Since Rycroft’s letter, published less than a week ago, the Home Office has:
Received another appeal court judgment denouncing the prosecution of a refugee for ‘aiding illegal immigration’ having steered a dinghy across the Channel, without which it is likely the passengers would have drowned.
It has also been accused of obstruction and delay in the publication of the Daniel Morgan report.
And finally, it has been castigated by an all-party group of MPs for failure to delay the cut off point for EU citizens to apply for settled status, given the likely thousands (estimated 500,000) who have yet to do so and who are the most vulnerable.
All of this comes on top of the Home Office’s previous failures with the ‘Windrush generation’ (21 of whom have died while awaiting compensation) and the detention, loss of jobs and deportation of 7,000 immigrants wrongly accused of having cheated in their English exams on entry into the country.

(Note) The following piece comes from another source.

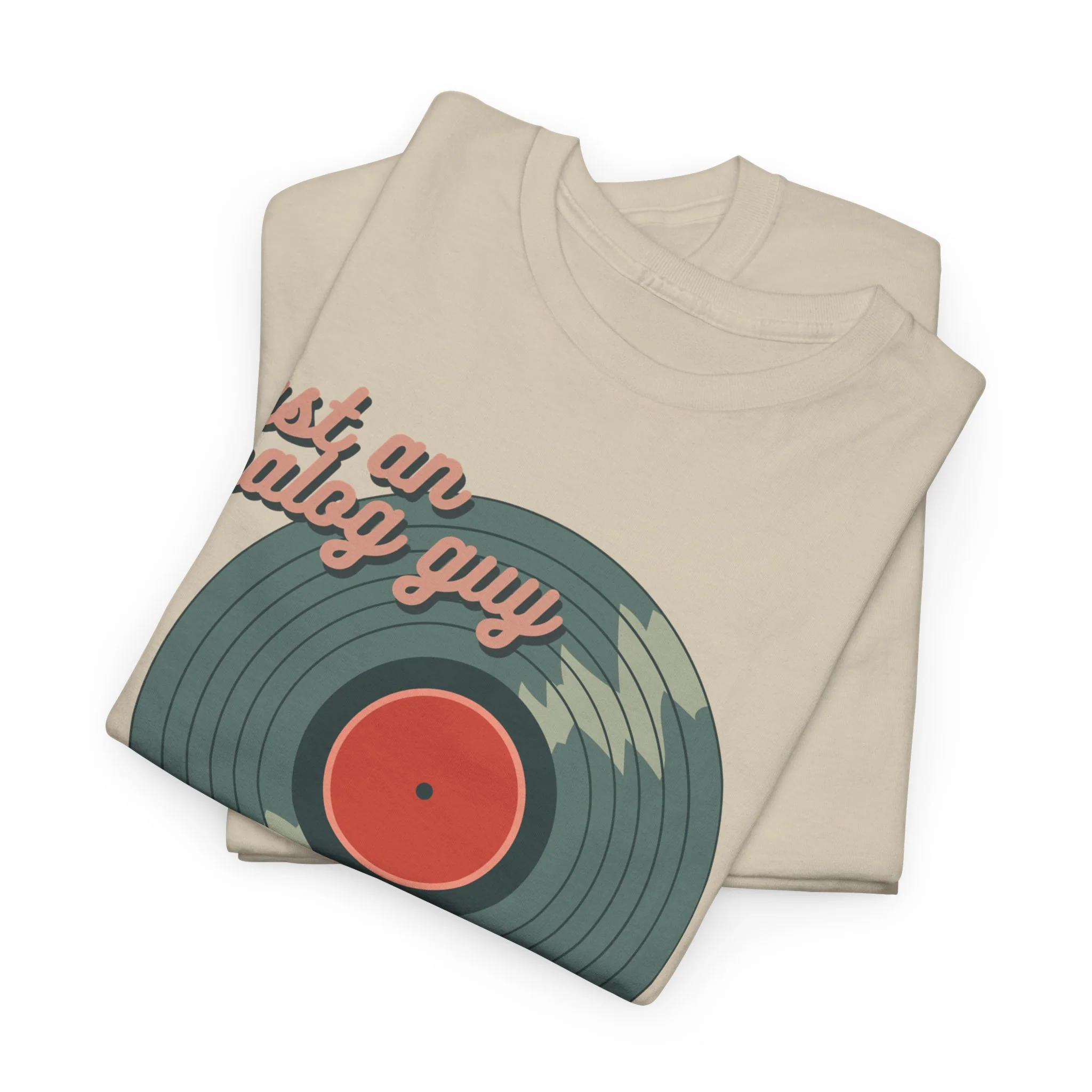 'Just an Analog Guy, In a Digital World' Men's T-Shirt - Image 31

Home Office: trying to find a balance
The Home Office is caught between the desires of civil servants like Rycroft, that staff should act humanely and without discrimination, and with a political party and their home secretary for whom tough rhetoric and punitive action are the priority.
This punitive approach has failed to curb the number of illegal migrants but it has caused great suffering to innocent people and has increased the risks of exploitation and slave labour.

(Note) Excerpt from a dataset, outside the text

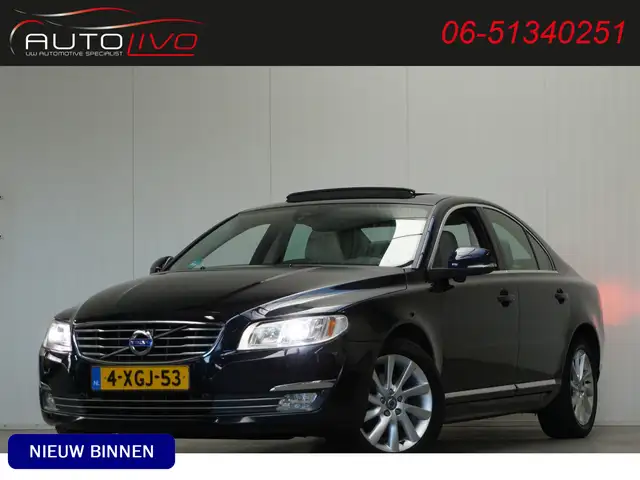 Volvo S80 2.0 D4 Summum 180 PK! AUTOMAAT! DAK LEER XENON NAV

Processing and considering individual cases is labour-intensive for the Home Office and the guidance to be understood and implemented runs to thousands of pages.
Thus, any stutter in the system leads to delays which quickly build up and become overwhelming; much like traffic on a motorway when its sheer volume grinds everything to a halt. The longer a case is unresolved, the less relevant the initial information becomes, and the process has to start again.
The Home Office has long been chaotic and disorderly, but with a home secretary that appears to have little interest in improving systems or ensuring that work is done to a high standard, the problems will only worsen.
The Immigration Inspectorate regularly highlights how poor leadership and management is impacting on outcomes. Failure on appeal, late appeals, or successful judicial reviews, are invariably down to Home Office incompetence or ignorance of the law and its application.